__Work task A__.
Please copy from the dog-feeding forum post word for word, starting with "## Nootherids (Sep" and going on through "over this forum.".
__Work task B__.
Answer these questions from the dog-feeding forum post, marking each answer as its question is marked:
(i) What is the dog's name?
(ii) Which two foods did the poster first try as raw meat and bones?
(iii) Which two meats caused problems afterward?
__Work task C__.
Extend the dog-feeding forum post, picking up after its last sentence.

__Excerpted passage__.
■ ■ ■ ■

# Problems Feeding Kibble and Raw At The Same Time???



## Nootherids (Sep 22, 2011)

Hey guys, new user here and I'm sorry for not searching for this but the combination of "raw" and "kibble" are all over this forum.

My Dog:
9 years old beautiful Beagle by the name "Nyla" 









History:
After having putrid breath (it literally smelled like a rotting rat was in her stomach) and a history of very sensitive digestive problems I decided to look into raw meat and bones using turkey necks and chicken necks and lo and behold it cleaned up her teeth beautifully, wiped away the bad breath, diminished vomit spells, and had her pooping solid poop consistently. The problem came when I tried giving her beef and pork (big mistake). She had vomit and diarrhea that were basically pools of blood (undigested meats), plus she couldn't break through the bones so she wasn't getting any bone intake to solidify her stool. She went into weight levels of anorexia. Then we moved as a family to a new state in which I could not find find either turkey necks or chicken necks anywhere!

■ ■ ■ ■

__Dataset content__.
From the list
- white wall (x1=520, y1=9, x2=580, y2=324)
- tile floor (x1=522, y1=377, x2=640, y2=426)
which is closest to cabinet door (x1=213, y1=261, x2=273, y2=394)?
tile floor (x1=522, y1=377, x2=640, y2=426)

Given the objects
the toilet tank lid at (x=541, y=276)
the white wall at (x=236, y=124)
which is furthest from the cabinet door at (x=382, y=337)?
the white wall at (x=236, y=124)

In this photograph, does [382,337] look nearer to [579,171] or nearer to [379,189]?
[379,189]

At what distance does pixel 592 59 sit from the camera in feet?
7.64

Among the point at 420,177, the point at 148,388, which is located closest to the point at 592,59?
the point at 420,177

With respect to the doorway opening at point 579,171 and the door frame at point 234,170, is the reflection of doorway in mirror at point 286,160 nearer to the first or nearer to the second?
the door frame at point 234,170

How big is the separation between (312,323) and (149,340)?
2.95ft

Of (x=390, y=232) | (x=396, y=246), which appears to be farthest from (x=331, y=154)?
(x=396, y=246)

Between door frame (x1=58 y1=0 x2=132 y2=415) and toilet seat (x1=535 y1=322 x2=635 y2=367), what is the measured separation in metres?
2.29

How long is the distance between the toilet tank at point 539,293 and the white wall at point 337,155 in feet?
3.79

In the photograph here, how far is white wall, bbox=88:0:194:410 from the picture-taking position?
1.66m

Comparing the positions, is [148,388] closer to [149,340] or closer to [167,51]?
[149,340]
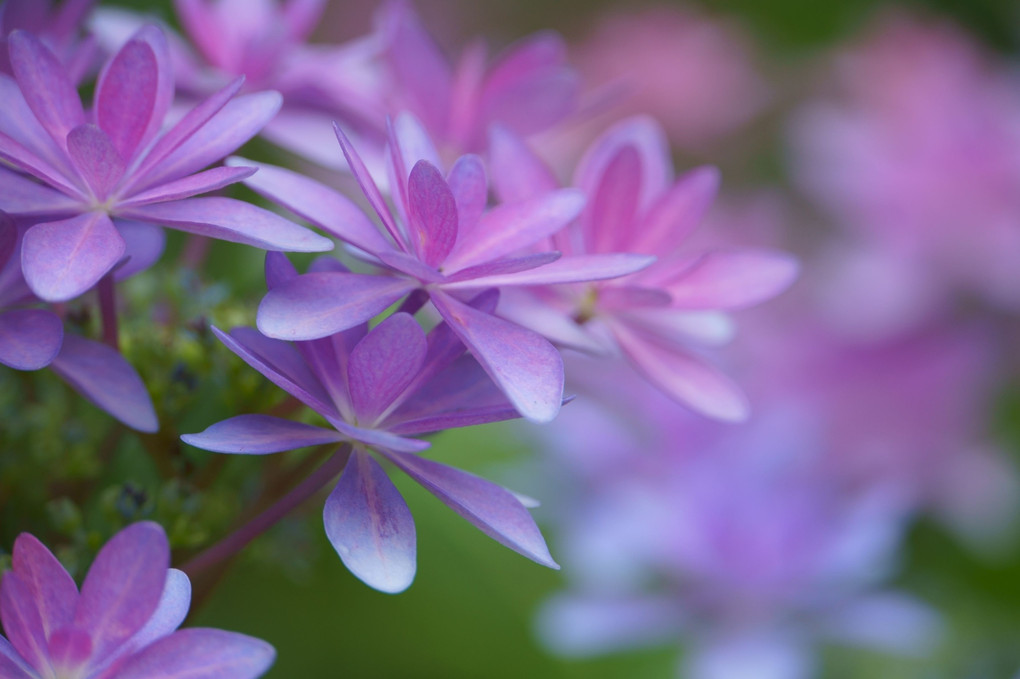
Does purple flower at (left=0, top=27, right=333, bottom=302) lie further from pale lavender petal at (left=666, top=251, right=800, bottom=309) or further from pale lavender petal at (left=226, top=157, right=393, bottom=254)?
pale lavender petal at (left=666, top=251, right=800, bottom=309)

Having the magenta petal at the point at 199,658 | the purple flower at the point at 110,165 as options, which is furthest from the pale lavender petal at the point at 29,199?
the magenta petal at the point at 199,658

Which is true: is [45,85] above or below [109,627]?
above

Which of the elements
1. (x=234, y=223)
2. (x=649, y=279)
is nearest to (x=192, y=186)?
(x=234, y=223)

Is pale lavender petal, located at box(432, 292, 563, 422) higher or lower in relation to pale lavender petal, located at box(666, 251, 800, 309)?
lower

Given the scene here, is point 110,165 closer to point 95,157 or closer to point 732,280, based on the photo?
point 95,157

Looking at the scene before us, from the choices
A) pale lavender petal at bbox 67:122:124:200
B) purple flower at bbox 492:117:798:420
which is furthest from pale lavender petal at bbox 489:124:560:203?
pale lavender petal at bbox 67:122:124:200

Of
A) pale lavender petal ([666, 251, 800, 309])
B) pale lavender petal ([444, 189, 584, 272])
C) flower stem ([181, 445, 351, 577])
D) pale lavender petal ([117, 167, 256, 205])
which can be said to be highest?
pale lavender petal ([666, 251, 800, 309])
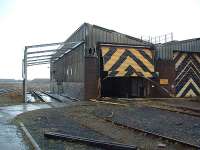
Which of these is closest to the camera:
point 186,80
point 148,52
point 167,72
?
point 148,52

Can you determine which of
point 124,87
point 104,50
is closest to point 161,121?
point 104,50

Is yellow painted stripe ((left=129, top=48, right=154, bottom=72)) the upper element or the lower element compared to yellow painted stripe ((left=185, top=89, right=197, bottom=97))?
upper

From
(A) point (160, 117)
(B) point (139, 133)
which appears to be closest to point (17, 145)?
(B) point (139, 133)

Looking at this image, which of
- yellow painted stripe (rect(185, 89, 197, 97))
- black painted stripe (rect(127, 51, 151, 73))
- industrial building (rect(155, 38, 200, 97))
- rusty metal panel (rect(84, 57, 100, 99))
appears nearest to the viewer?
rusty metal panel (rect(84, 57, 100, 99))

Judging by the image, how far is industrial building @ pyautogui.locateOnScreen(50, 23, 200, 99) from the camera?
72.1 feet

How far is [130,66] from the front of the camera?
22.7 m

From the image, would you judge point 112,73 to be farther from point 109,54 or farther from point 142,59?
point 142,59

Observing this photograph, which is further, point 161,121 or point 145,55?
point 145,55

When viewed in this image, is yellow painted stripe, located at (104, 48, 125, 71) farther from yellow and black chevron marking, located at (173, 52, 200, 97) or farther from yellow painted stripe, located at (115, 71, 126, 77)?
yellow and black chevron marking, located at (173, 52, 200, 97)

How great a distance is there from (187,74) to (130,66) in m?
4.98

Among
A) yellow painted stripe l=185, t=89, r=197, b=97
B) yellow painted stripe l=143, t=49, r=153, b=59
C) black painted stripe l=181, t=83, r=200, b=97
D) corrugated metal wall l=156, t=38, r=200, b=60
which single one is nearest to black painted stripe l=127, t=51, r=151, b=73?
yellow painted stripe l=143, t=49, r=153, b=59

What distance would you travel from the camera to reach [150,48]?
2378 centimetres

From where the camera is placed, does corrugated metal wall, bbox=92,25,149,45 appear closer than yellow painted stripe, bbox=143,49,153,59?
Yes

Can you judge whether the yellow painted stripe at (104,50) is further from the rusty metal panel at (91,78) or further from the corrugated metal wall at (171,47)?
the corrugated metal wall at (171,47)
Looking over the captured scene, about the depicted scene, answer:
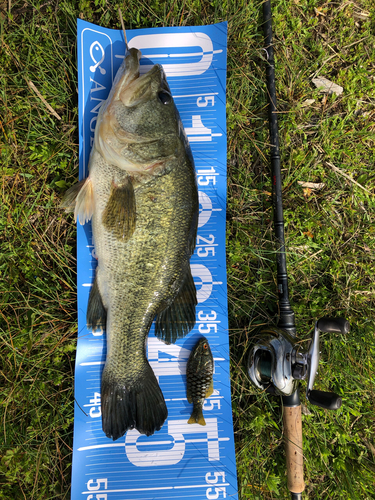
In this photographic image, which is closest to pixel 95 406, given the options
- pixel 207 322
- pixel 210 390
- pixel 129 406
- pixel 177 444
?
pixel 129 406

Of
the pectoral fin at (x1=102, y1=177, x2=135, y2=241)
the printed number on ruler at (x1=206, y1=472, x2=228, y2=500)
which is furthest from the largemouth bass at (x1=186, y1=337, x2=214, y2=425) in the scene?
the pectoral fin at (x1=102, y1=177, x2=135, y2=241)

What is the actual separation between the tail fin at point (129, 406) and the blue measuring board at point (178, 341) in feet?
0.73

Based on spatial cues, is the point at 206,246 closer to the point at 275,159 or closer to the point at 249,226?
the point at 249,226

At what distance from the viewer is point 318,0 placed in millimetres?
2881

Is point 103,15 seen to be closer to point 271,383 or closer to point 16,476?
point 271,383

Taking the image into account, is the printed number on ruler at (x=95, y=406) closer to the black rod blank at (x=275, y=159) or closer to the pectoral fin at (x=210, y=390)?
the pectoral fin at (x=210, y=390)

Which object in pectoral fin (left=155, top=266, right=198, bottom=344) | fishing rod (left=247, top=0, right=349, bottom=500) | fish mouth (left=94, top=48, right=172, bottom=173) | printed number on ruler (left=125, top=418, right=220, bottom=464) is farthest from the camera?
printed number on ruler (left=125, top=418, right=220, bottom=464)

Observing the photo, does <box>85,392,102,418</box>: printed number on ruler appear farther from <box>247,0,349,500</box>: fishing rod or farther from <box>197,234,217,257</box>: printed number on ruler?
<box>197,234,217,257</box>: printed number on ruler

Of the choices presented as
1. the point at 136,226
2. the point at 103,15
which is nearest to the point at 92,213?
the point at 136,226

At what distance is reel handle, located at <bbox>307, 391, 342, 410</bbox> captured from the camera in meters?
1.96

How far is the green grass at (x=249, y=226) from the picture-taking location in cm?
254

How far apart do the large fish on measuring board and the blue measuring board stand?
0.23m

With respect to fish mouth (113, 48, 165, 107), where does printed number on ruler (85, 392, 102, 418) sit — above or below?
below

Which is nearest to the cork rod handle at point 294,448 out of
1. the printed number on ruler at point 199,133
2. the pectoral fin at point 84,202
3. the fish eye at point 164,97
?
the pectoral fin at point 84,202
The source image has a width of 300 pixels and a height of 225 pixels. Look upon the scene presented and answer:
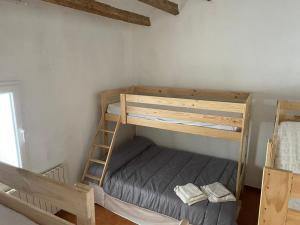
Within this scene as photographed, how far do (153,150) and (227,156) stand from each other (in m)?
1.14

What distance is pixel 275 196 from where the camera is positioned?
112 cm

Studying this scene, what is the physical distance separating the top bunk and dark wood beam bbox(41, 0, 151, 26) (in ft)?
3.30

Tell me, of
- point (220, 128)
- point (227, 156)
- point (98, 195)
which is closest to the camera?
point (220, 128)

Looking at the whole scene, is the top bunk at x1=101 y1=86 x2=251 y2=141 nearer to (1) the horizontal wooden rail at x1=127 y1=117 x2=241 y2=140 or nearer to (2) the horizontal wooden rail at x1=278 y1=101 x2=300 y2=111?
(1) the horizontal wooden rail at x1=127 y1=117 x2=241 y2=140

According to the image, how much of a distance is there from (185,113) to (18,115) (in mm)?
1756

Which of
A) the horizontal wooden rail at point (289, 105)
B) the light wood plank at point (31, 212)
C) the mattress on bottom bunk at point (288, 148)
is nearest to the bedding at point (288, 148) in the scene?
the mattress on bottom bunk at point (288, 148)

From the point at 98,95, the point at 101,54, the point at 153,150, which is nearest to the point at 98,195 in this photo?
the point at 153,150

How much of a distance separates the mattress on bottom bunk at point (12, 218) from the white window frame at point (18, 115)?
1.18m

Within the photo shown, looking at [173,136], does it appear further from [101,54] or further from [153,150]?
[101,54]

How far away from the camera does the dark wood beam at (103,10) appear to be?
2.22 m

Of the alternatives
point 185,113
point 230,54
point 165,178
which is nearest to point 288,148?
point 185,113

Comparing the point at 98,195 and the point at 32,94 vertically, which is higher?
the point at 32,94

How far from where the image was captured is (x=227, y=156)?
11.0 ft

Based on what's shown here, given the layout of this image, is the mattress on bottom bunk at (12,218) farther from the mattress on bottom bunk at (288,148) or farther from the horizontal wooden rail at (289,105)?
the horizontal wooden rail at (289,105)
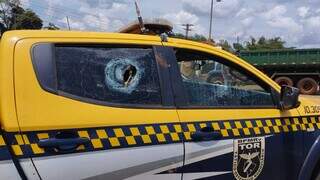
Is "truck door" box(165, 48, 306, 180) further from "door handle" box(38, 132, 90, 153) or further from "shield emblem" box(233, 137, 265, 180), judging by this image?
"door handle" box(38, 132, 90, 153)

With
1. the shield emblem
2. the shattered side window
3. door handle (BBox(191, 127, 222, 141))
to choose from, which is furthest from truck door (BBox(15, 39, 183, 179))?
the shield emblem

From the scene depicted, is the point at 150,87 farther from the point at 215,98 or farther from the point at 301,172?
the point at 301,172

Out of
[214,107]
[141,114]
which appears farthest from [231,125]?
[141,114]

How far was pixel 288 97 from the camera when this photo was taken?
4.27m

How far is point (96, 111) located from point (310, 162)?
1.96 m

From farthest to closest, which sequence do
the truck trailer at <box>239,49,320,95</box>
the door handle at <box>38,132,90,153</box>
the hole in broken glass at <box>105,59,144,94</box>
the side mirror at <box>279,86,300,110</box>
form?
1. the truck trailer at <box>239,49,320,95</box>
2. the side mirror at <box>279,86,300,110</box>
3. the hole in broken glass at <box>105,59,144,94</box>
4. the door handle at <box>38,132,90,153</box>

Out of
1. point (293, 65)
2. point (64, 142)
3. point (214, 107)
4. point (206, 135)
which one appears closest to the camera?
point (64, 142)

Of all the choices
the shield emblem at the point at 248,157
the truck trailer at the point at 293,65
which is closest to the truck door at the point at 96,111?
the shield emblem at the point at 248,157

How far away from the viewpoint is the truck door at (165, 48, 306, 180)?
12.3 ft

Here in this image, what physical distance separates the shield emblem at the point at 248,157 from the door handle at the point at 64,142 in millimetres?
1228

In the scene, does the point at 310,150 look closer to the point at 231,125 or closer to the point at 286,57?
the point at 231,125

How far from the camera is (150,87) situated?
3.71 meters

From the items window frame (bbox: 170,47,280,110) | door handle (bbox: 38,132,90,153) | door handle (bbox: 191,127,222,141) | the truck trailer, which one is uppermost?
window frame (bbox: 170,47,280,110)

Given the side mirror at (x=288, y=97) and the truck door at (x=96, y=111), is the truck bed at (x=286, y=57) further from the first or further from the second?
the truck door at (x=96, y=111)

■ ■ ■ ■

__Response box A__.
## Nootherids (Sep 22, 2011)

Hey guys, new user here and I'm sorry for not searching for this but the combination of "raw" and "kibble" are all over this forum.

__Response box B__.
(i) Nyla
(ii) Turkey necks and chicken necks
(iii) Beef and pork

__Response box C__.
My wife freaked out when Nyla lost so much weight and put her on all natural canned dog food to get her back to healthy weight, which of course worked, but also brought back the bad stools, dirty teeth, and horrid breath. We then moved her back to all natural limited ingredient kibble to maintain her weight. I finally found the turkey and chicken necks and put her back on them and they have cleared up her teeth and breath but the stool is not very consistent.

My Question:
I think that her stool problems are made worse by the kibble. My wife is not ok with removing kibble from her diet cause she is afraid she will become skin and bones again. Right now we feed her kibble in the morning and turkey/chicken necks in the evening and she is maintaining a healthy weight. Question is, does mixing kibble and raw meaty bones pose any undesirable complications in a dog's digestive system???


----------



## naturalfeddogs (Jan 6, 2011)

Some dogs can handle it, and some can't. The two digest at differant rates which can be difficult for their digestion.


----------



## eternalstudent (Jul 22, 2010)

I would say that its a good bet that the kibble/raw mix is going to play havoc with her insides. 

Obviously in this section of the forum we are all very much pro raw lol. So my advice would be to switch totally to raw feeding. I would hazard that going from chicken and turkey necks to beef is a huge jump. I know before i started feeding red meats we went through boneless chicken meals first.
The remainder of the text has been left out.